# [Task goal]
Reprint each record exactly. Pictures are not reprinted.

*** Opening of Source material ***

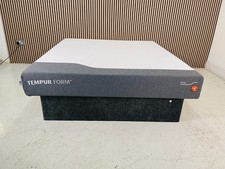 Materasso Tempur FORM Plus 6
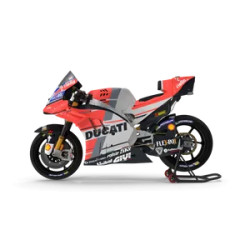 MotoGP CI.H1 (Multi-variant)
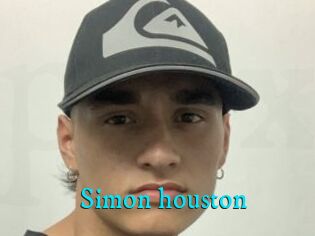 Simon_houston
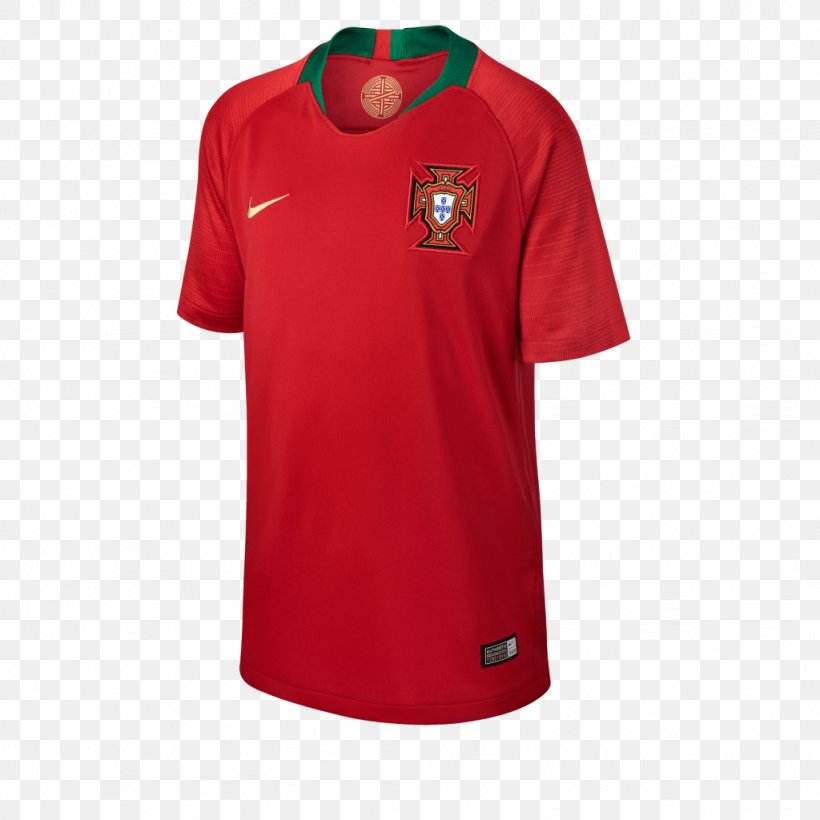 2018 FIFA World Cup Portugal National Football Team Liverpool F.C. France National Football Team, PNG, 1024x1024px, 2018, 2018 Fifa World Cup, Active Shirt, Clothing, Cristiano Ronaldo Download Free
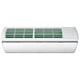 thumbnail image 5 of Split Inverter 9000 BTU, 5 of 8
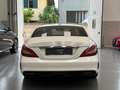 Mercedes-Benz CLS 250 CLS 250 d 4Matic Premium Blanc - thumbnail 5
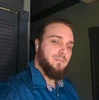 Profile picture of Jim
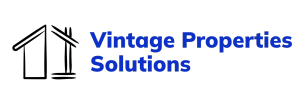 Vintage Properties Solutions
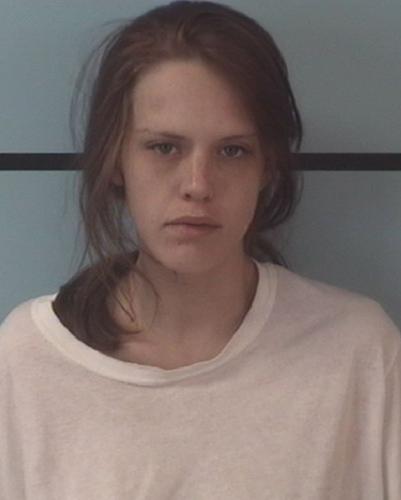 Jamie Lyn Basinger.JPG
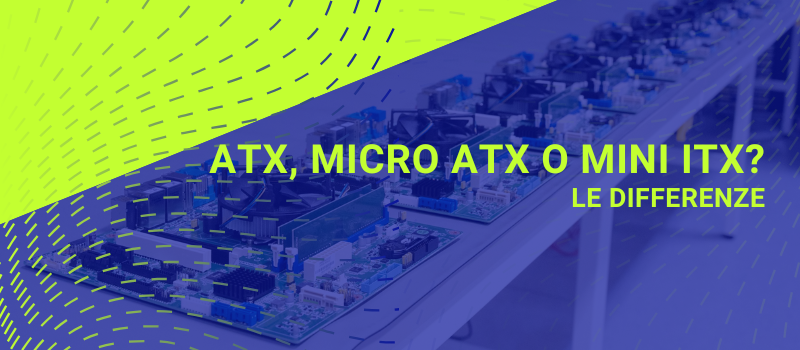 differenze-tra-motherboard-atx,-micro-atx-e-mini-itx.png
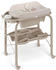 Cam Cambio Bath and Changing Unit (C209)/261
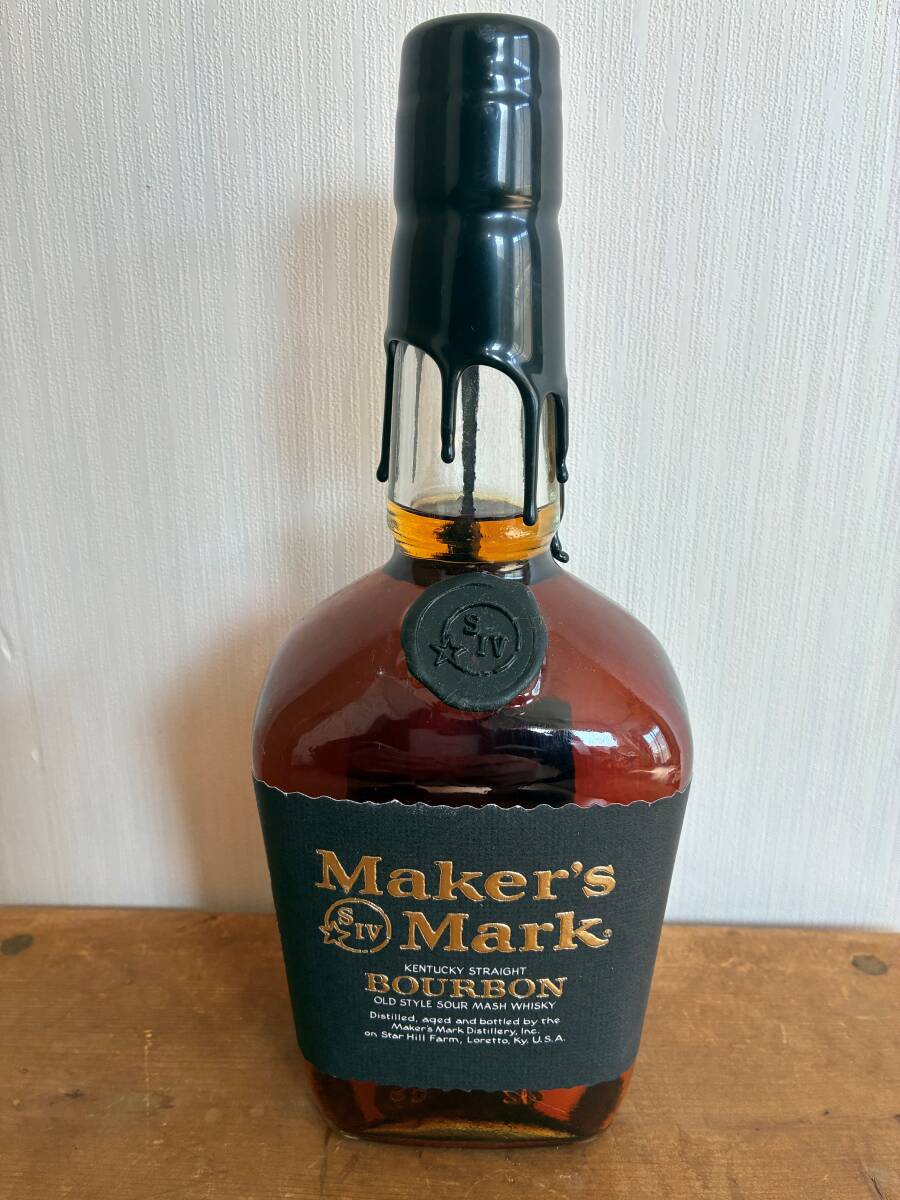 2026年最新】Yahoo!オークション -メーカーズマークの中古品・新品・未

*** Close of Source material ***

# [Exercise response]
 Materasso Tempur FORM Plus 6
 MotoGP CI.H1 (Multi-variant)
 Simon_houston
 2018 FIFA World Cup Portugal National Football Team Liverpool F.C. France National Football Team, PNG, 1024x1024px, 2018, 2018 Fifa World Cup, Active Shirt, Clothing, Cristiano Ronaldo Download Free
 thumbnail image 5 of Split Inverter 9000 BTU, 5 of 8
 Mercedes-Benz CLS 250 CLS 250 d 4Matic Premium Blanc - thumbnail 5
 Profile picture of Jim
 Vintage Properties Solutions
 Jamie Lyn Basinger.JPG
 differenze-tra-motherboard-atx,-micro-atx-e-mini-itx.png
 Cam Cambio Bath and Changing Unit (C209)/261
 2026年最新】Yahoo!オークション -メーカーズマークの中古品・新品・未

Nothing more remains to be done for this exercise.